Activity – Select, from the material below, each line with "granularity" in it.
==============================
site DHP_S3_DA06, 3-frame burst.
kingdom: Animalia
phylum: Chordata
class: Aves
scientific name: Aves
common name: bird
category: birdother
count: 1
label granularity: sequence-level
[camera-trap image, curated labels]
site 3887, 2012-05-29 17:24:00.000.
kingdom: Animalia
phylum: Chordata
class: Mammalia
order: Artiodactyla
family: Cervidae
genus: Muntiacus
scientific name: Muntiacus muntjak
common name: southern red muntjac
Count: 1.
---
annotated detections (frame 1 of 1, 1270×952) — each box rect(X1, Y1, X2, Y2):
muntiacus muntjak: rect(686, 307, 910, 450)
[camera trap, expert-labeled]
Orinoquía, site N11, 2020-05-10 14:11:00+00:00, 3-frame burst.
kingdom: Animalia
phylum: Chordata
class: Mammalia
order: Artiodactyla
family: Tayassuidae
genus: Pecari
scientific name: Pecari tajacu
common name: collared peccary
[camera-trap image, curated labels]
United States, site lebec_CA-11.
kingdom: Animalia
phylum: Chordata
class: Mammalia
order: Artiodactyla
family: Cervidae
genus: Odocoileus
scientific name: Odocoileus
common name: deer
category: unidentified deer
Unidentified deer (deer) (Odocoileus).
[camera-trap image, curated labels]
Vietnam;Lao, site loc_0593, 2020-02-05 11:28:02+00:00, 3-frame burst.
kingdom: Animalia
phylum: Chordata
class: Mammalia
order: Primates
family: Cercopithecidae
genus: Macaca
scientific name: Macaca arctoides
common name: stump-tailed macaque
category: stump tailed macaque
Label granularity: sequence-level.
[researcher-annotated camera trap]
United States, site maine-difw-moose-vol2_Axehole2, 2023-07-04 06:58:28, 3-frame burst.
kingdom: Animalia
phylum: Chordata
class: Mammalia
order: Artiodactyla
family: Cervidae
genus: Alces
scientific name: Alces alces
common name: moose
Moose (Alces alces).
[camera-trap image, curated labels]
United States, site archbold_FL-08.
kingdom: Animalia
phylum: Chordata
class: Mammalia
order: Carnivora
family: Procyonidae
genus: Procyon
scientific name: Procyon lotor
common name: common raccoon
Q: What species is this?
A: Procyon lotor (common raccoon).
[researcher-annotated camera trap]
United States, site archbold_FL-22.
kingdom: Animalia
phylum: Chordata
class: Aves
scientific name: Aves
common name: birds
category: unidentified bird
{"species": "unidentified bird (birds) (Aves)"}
==============================
Solved problem –
label granularity: sequence-level
Label granularity: sequence-level.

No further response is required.